Spatial metaphors are, of course, common in discussing Internet activity; but while they are handy in laymen's parlance or in technology journalism, they have no place in a serious analysis of the intellectual property implications of, for example, application software development or peer-to-peer file sharing. The Internet is not some substantively different "space." It is merely a medium that provides — faster, more accurately, globally, and with searchability — the same kinds of information exchanges formerly done by mail, telephone, publishing, sound recording, broadcasting or reference libraries. It's difficult to accept challenges to contemporary applications of copyright law when they come from someone who apparently believes the fiction that using the Web is "visiting sites," rather than the reality that it consists of copying — sometimes with permission, sometimes not — files stored on other computers.
One of Lessig's worst excesses is an extended passage in which he analogizes a Web site to a dorm room (181-2) with posters and other memorabilia (all unauthorized) taped to the walls. His argument that this harms no one cheerfully ignores the fact that dorm-room walls are not easily copied by thousands of other people. Ignoring copying as the fundamental feature of Internet activity makes it easy to view copyright as a mere nuisance foisted off by overreaching commercial interests.
Copyright, a subject essential to Lessig's purpose, is treated with an odd mixture of careful erudition and careless inattention. On the good side, he provides an excellent brief tour through the evolution of copyright law in the United States, the policies it is supposed to serve, and how it has been shaped and reshaped by technological developments (from piano rolls to cable TV). On the down side, in discussing the fundamental basis for copyright protection, he uses the terms "originality" and "creativity" interchangeably, as if they were the same thing. He can perhaps be forgiven for this in light of the fact that many judicial opinions have done the same thing. But the former, not the latter, is an essential condition of copyright protection. More importantly, and less forgivably, he confuses the constitutional limitation on the duration of copyright ("fixed times") with state and common-law provisions for fair use. He mischaracterizes 9th Circuit Judge Alex Kozinski's dissent in White v. Samsung as a copyright argument.
His proposal for requiring copyright registration in five-year renewable terms (251) would be very tempting if the United States existed in a commercial vacuum. But the longer terms of copyright and the automatic conferral of copyright protection upon fixation of the work are measures that the United States took to harmonize its copyright practices with those of much of the rest of the world — a crucial measure for a nation that is the world's largest net exporter of entertainment and information technology. Lessig may not approve of this kind of globalism or our country's economic and regulatory response to it, but it is irresponsible of him not even to discuss it when it is so essential a part of the context of our contemporary copyright regimen. The term "Berne Convention" does not appear even once in his book.

What the task asks » Reproduce the text on Lessig and copyright from "His proposal for" to "in his book.", inclusive.

Given material »
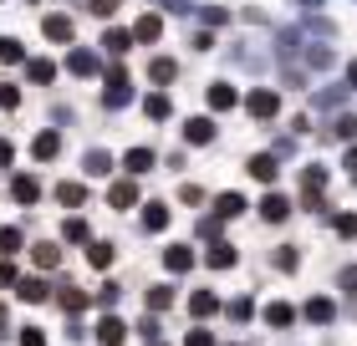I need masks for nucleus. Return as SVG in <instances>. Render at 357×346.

Answer for this exercise »
His proposal for requiring copyright registration in five-year renewable terms (251) would be very tempting if the United States existed in a commercial vacuum. But the longer terms of copyright and the automatic conferral of copyright protection upon fixation of the work are measures that the United States took to harmonize its copyright practices with those of much of the rest of the world — a crucial measure for a nation that is the world's largest net exporter of entertainment and information technology. Lessig may not approve of this kind of globalism or our country's economic and regulatory response to it, but it is irresponsible of him not even to discuss it when it is so essential a part of the context of our contemporary copyright regimen. The term "Berne Convention" does not appear even once in his book.